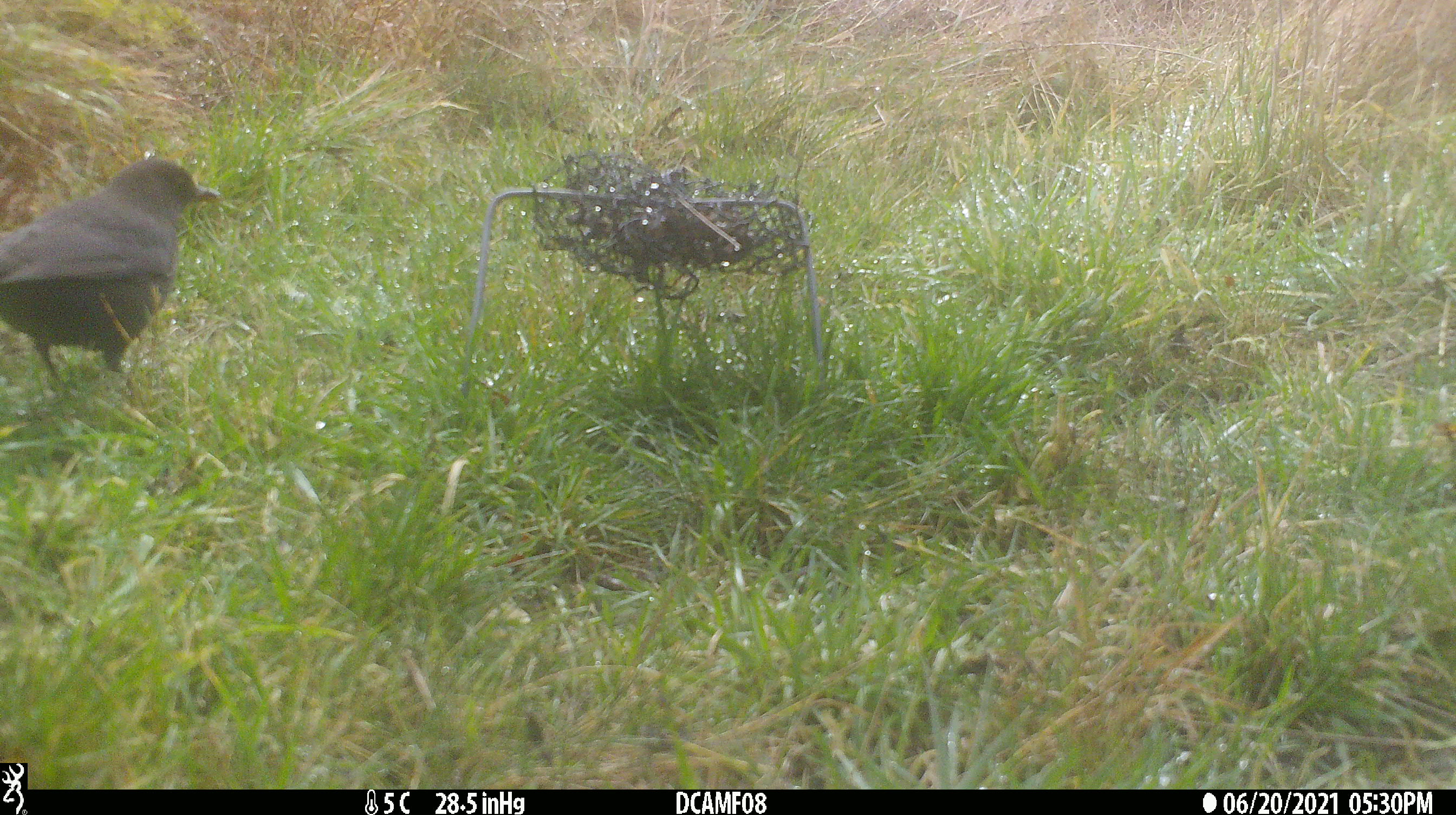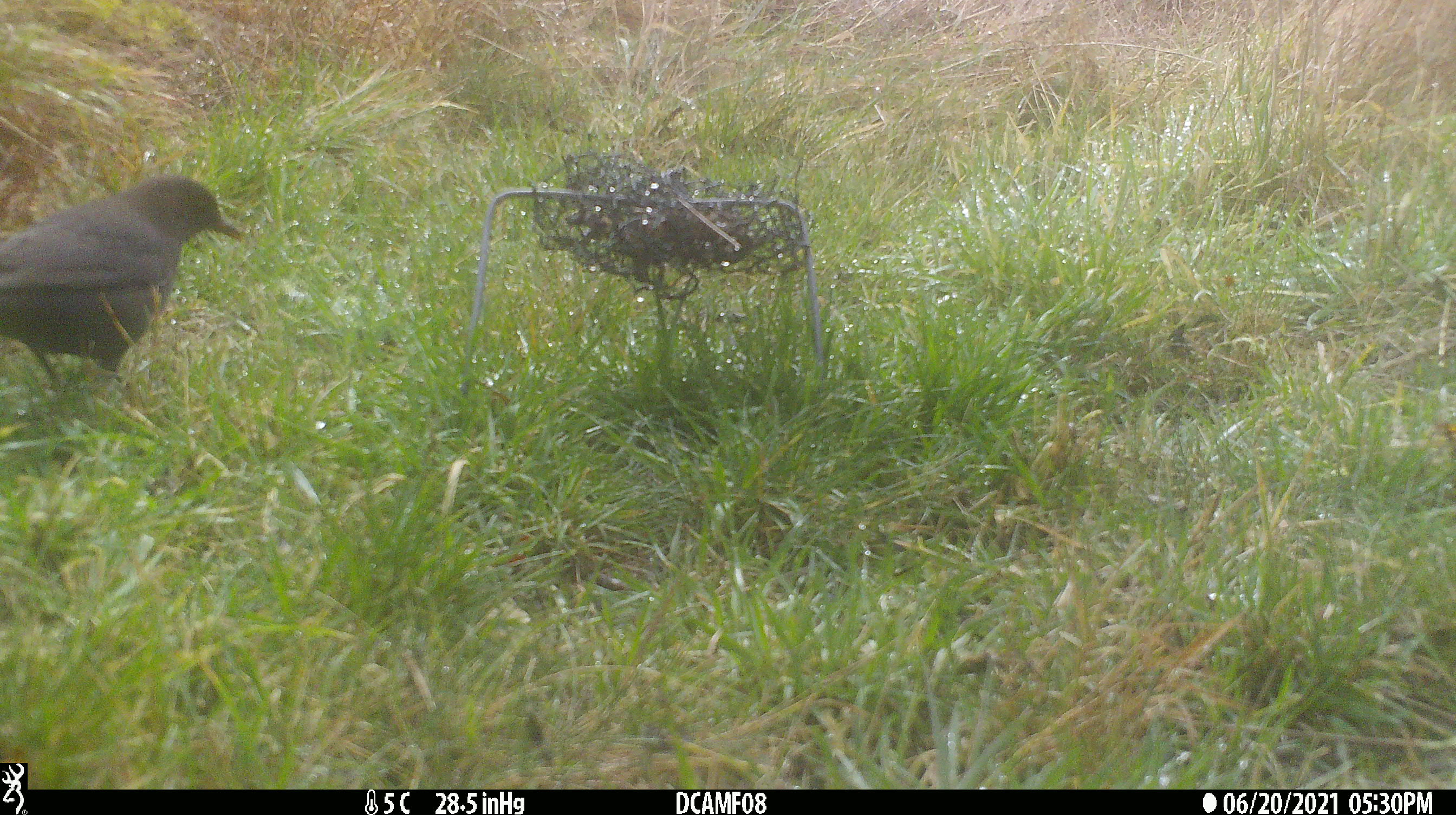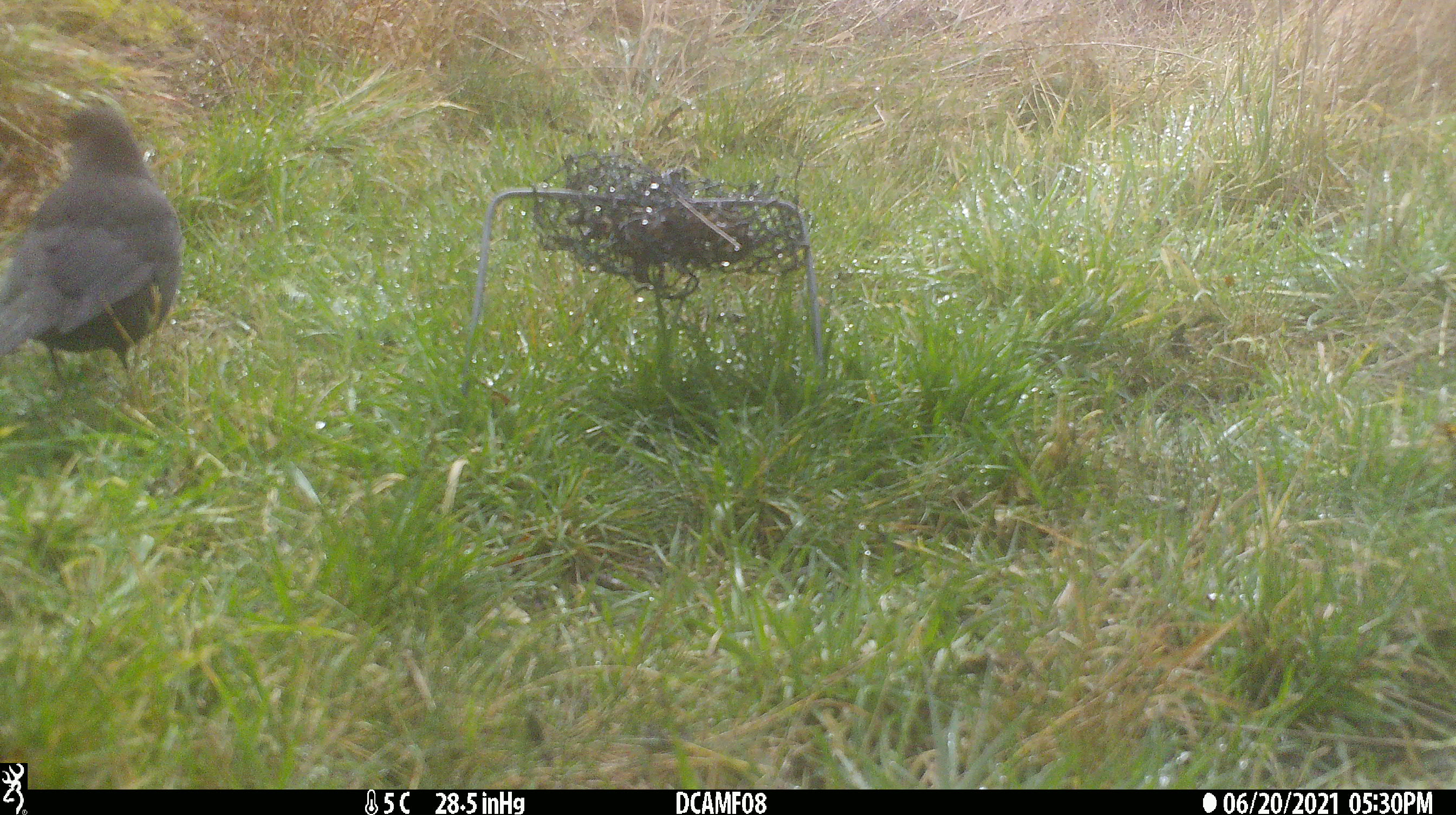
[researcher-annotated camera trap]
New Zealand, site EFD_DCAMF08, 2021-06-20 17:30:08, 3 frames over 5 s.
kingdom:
* * *
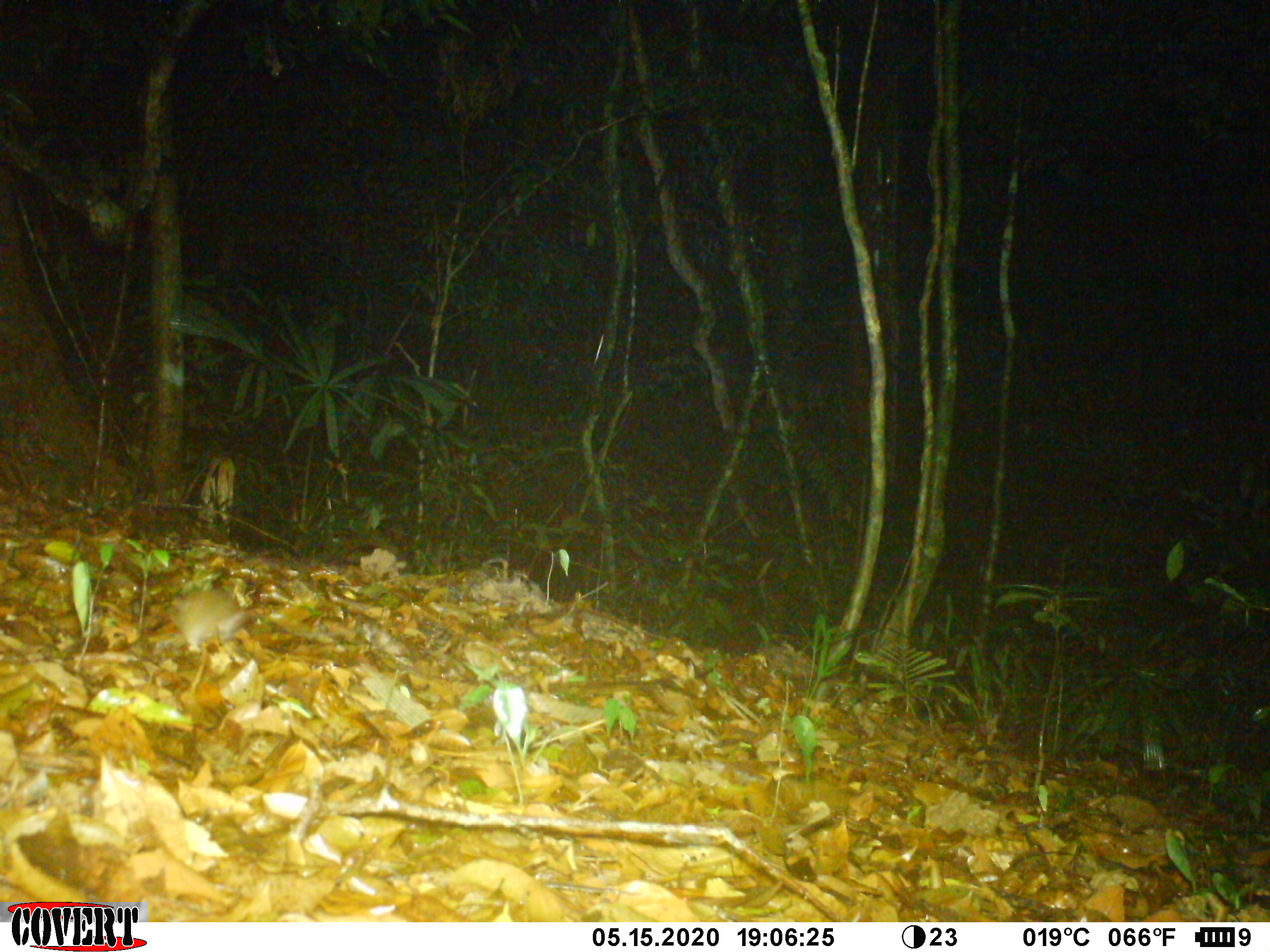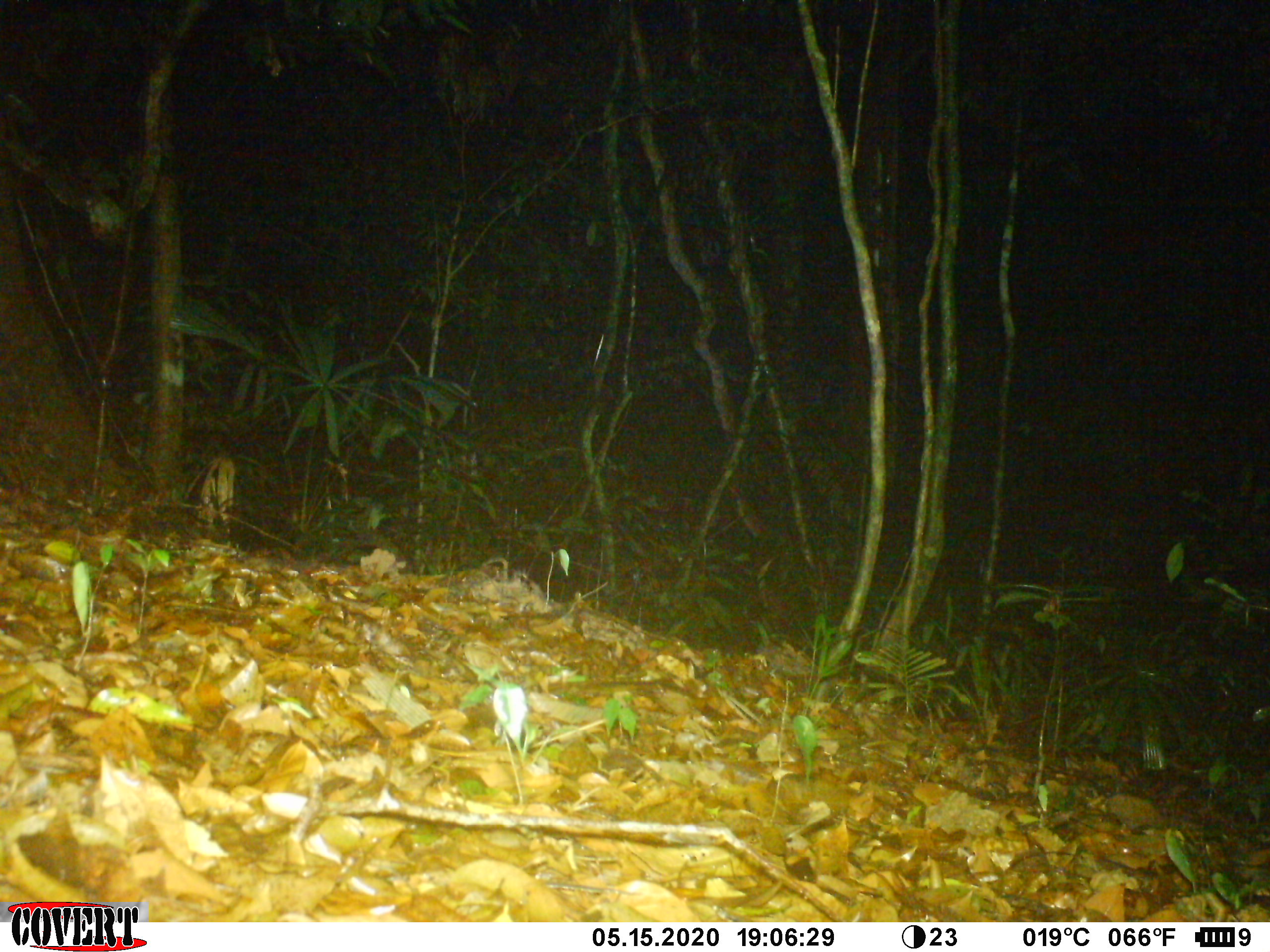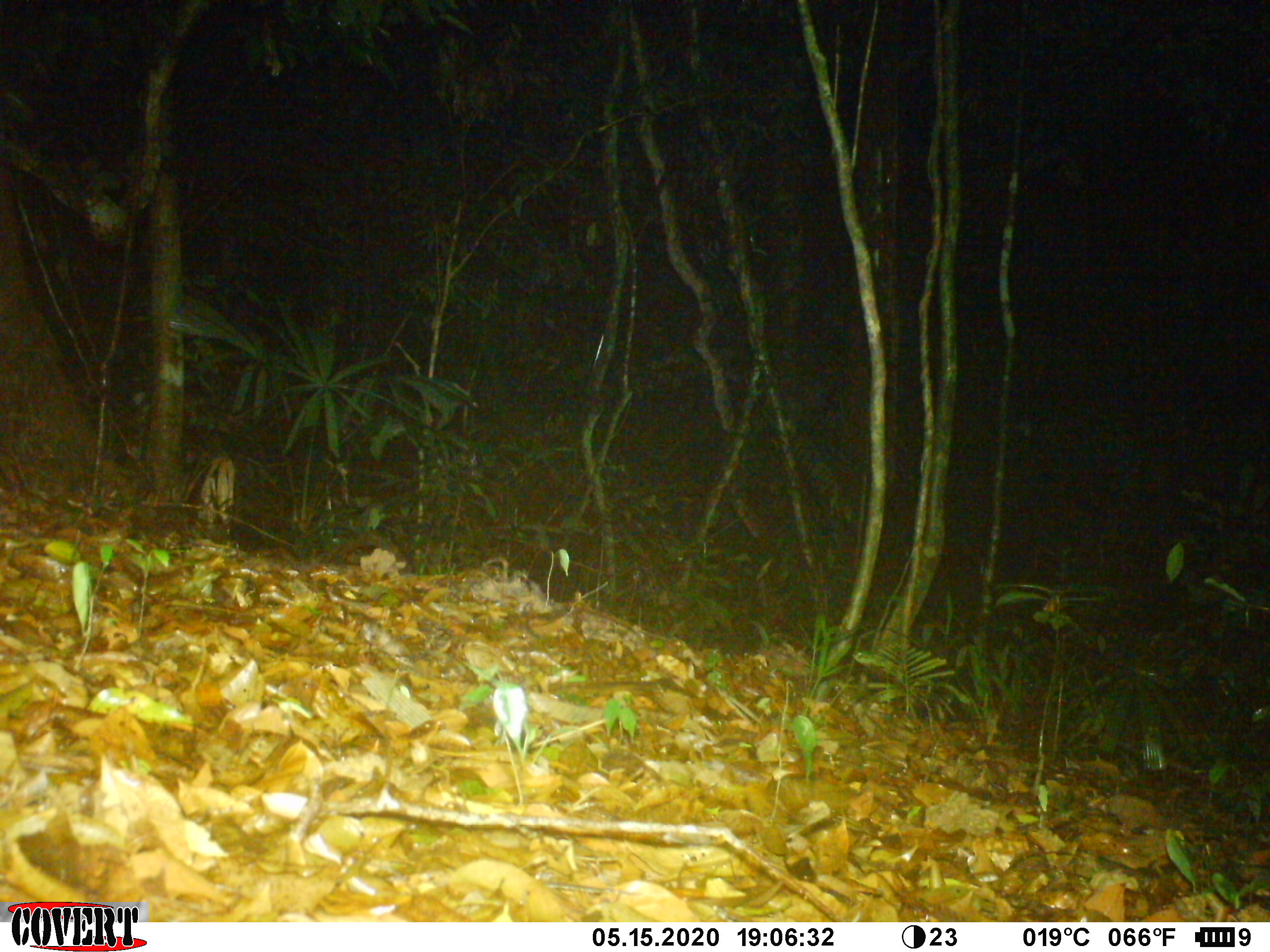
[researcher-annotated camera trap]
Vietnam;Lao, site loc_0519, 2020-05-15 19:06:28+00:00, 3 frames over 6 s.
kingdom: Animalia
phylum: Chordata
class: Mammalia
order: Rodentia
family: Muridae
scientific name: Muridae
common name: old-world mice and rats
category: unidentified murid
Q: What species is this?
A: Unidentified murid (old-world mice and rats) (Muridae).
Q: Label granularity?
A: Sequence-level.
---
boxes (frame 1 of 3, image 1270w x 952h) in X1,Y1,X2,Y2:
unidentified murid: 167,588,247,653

● **Aim of the task**:
Select and copy each line from the data that includes the word "over".

● **Completed task**:
New Zealand, site EFD_DCAMF08, 2021-06-20 17:30:08, 3 frames over 5 s.
Vietnam;Lao, site loc_0519, 2020-05-15 19:06:28+00:00, 3 frames over 6 s.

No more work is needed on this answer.